In 2000, Joy went to jail for what would be the last time. “I fell to my knees and gave in and gave up to the will of my Father. I asked Him to drive my body, mind and life in the way He wanted me to go and that is just what He did. I listened to Him when He talked to me and followed what I was told to do, and today I am free from all that pain and suffering that had bound me. I now have a wonderful, fulfilling life, knowing the love of God. I have to give all the praise and glory to the Lord and God Almighty for bringing the Curttrights into my life!”
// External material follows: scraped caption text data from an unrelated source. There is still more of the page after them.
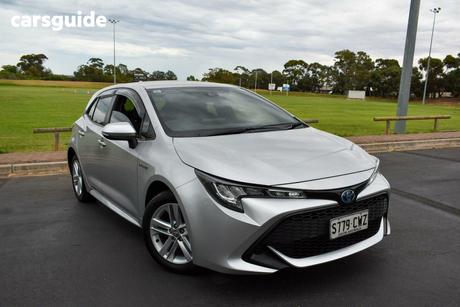 Silver 2021 Toyota Corolla Hatchback Ascent Sport Hybrid
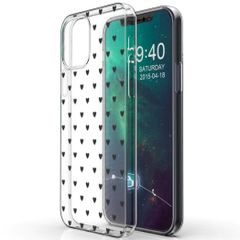 imoshion Coque Design Apple iPhone 12 Mini - Hearts All Over Black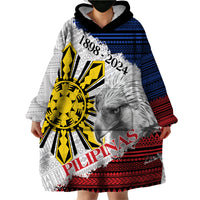 Philippines 126th Independence Day Wearable Blanket Hoodie Pilipinas Hunyo 12 Maligayang Araw ng Kalayaan - Wonder Print Shop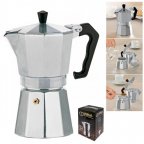 Гейзерная кофеварка Stenson TD-00436 300 мл 6 чашек серебристая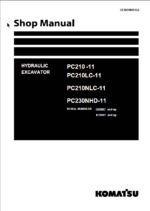 PC210 -11 PC210LC-11 PC210NLC-11 PC230NHD-11 (SERIAL NUMBERS 500007 and up K70001 and up) (UENBM00362) Shop Manual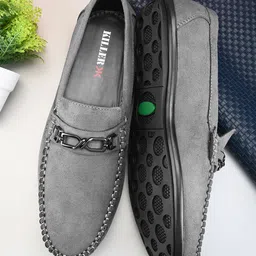 Killer Men Colourblocked Suede Loafers-image-75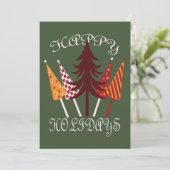 Happy Holidays Feiertagskarte (Stehend Vorderseite)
As Joy recounted her story to me over dinner that evening after the conference, I asked if she still kept in touch with Majors Jerry and Nancy. Many years had passed, and she didn’t know where they had been transferred after serving in Minneapolis. We were able to locate them, and learned they are now retired and living in Olathe, Kansas. Major Nancy told me on the phone how Joy “had become a tremendous inspiration to me of how to show Christ’s love in practical ways, without judgment or reproach.”
Joy is now a staff member with “Breaking Free,” a ministry that rescues prostituted women in Minneapolis. Joy shares these words about her relationship with Majors Jerry and Nancy: “Without people like the majors on this earth, the king of darkness will win. Thank you, God for sending me my angels. I love you, Mom and Dad! I will always love and remember who is my protector, friend and Father because of what you gave to me––unconditional love.”
Major Nancy Curttright writes, “I’ll never forget one of the things Joy said in the message she gave at our Women’s Camp: “I’m not ‘Joy, the former prostitute’; I’m ‘Joy, the child of God!’ Our greatest delight was and is the news of our Lake Street family leaving the haunts of sin and finding new life with a purpose!”